On the other hand, insufficient antithrombotic drugs might cause stent thrombosis. In November 2009, the FDA warned that the effectiveness of clopidogrel was reduced when clopidogrel and omeprazole were taken together. Warner et al reported that the use of aspirin in the presence of prasugrel could increase the clinical risk of residual ischemic events and bleeding complications. Whether dual antiplatelet therapy should be prescribed routinely to high-risk patients requires a complete understanding of its long-term consequences. In particular, for an individual patient, this decision must consider the trade-off between the potential benefits of preventing ischemic events weighed against the risk of bleeding complications.

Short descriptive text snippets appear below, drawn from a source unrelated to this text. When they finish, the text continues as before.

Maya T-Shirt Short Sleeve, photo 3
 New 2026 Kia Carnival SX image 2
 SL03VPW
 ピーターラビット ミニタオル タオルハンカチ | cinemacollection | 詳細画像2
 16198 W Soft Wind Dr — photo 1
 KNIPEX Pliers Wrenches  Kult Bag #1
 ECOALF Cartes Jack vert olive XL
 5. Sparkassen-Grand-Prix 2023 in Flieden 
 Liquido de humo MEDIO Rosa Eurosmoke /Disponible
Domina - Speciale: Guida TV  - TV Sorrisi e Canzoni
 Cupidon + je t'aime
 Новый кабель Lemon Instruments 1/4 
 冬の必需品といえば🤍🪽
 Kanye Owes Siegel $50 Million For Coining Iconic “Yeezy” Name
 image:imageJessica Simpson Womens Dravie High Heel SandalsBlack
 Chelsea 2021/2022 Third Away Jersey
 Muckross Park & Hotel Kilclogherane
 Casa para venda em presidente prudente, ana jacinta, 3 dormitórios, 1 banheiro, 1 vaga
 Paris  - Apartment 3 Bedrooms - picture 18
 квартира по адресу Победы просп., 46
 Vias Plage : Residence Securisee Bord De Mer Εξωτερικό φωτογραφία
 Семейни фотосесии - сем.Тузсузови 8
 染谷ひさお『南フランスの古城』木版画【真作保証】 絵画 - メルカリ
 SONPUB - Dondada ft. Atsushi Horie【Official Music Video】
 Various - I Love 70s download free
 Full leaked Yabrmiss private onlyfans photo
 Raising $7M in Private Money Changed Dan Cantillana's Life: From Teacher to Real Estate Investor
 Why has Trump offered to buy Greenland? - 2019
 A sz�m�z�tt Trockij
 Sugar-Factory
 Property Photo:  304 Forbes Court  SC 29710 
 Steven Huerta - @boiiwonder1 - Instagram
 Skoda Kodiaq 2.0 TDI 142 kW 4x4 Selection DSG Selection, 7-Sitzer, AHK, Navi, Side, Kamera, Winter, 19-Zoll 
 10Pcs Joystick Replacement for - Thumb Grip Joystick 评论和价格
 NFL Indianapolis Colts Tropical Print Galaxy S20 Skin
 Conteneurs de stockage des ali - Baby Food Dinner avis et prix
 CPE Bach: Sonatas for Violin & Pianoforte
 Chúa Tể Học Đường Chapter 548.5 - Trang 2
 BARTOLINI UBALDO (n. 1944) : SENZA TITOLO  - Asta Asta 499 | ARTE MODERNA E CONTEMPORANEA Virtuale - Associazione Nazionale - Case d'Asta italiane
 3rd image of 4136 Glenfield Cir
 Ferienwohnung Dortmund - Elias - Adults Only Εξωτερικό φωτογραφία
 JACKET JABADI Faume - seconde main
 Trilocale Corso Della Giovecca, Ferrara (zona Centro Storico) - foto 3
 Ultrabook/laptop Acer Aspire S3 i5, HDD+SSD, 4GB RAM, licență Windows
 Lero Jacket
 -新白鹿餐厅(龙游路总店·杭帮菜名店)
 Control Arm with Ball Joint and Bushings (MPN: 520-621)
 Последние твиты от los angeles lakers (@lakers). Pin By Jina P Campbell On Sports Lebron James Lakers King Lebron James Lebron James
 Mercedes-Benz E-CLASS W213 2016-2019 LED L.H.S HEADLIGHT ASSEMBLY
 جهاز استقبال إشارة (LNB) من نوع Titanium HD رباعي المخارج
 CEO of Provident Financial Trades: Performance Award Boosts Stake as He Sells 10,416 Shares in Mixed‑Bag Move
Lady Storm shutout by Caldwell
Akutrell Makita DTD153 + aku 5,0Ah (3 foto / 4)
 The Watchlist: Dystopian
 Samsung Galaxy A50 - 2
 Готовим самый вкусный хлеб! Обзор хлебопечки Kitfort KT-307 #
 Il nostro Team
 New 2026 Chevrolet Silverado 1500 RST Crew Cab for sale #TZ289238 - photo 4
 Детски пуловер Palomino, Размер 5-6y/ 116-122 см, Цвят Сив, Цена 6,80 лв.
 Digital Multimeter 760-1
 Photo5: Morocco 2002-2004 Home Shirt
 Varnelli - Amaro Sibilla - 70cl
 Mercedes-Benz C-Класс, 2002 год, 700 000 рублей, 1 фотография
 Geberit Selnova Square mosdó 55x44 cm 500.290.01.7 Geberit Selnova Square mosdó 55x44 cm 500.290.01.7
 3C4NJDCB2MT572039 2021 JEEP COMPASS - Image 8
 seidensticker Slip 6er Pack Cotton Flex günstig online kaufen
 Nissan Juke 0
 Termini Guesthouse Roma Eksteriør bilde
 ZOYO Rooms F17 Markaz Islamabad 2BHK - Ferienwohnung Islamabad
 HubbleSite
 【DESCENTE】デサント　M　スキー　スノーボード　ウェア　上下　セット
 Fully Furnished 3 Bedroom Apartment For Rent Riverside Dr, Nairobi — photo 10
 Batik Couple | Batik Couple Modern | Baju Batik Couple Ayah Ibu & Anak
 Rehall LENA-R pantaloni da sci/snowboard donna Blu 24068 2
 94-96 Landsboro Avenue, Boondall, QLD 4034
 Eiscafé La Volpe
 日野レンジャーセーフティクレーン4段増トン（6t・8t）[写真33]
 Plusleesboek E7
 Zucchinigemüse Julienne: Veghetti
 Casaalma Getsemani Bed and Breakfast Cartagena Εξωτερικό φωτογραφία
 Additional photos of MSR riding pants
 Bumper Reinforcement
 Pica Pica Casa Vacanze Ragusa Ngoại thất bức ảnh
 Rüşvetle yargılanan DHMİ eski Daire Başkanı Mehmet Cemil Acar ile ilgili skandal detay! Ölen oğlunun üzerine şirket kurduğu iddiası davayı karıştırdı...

Drug combinations must be prudently selected for individual patients. Compared with the second-generation clopidogrel (Plavix), prasugrel is more potent, faster in onset, and more consistent in inhibiting platelets, but bleeding complications are more frequent. From the aspect of clinical and cost effectiveness, prasugrel in combination with aspirin could be an option for preventing atherothrombotic events in people having ACS with PCI only when immediate primary PCI for ST-segment-elevation myocardial infarction is necessary, stent thrombosis has occurred during clopidogrel treatment, or in cases of diabetes mellitus. Prasugrel should be used with caution in patients at an increased risk of bleeding, especially in patients who are ≥ 75 years old with a tendency to bleed or with body weight of < 60 kg. A guideline has recommended that clopidogrel should be continued for at least 12 mo for patients who receive a DES[7,19]. A randomized controlled trial found no apparent cardiovascular interaction between clopidogrel and omeprazole, and prophylactic use of a PPI reduced the rate of upper gastrointestinal bleeding. Thus, for such patients with a high risk of bleeding, clopidogrel plus PPI might be a better recommendation to decrease the risk of gastrointestinal bleeding.
In conclusion, this case report of a patient developing an esophageal mucosal lesion mimicking malignancy while under LDA and prasugrel treatment highlights the need to evaluate the gastrointestinal risk if LDA therapy is required. The findings also stress the importance of the rational selection of drug combinations in individual patients.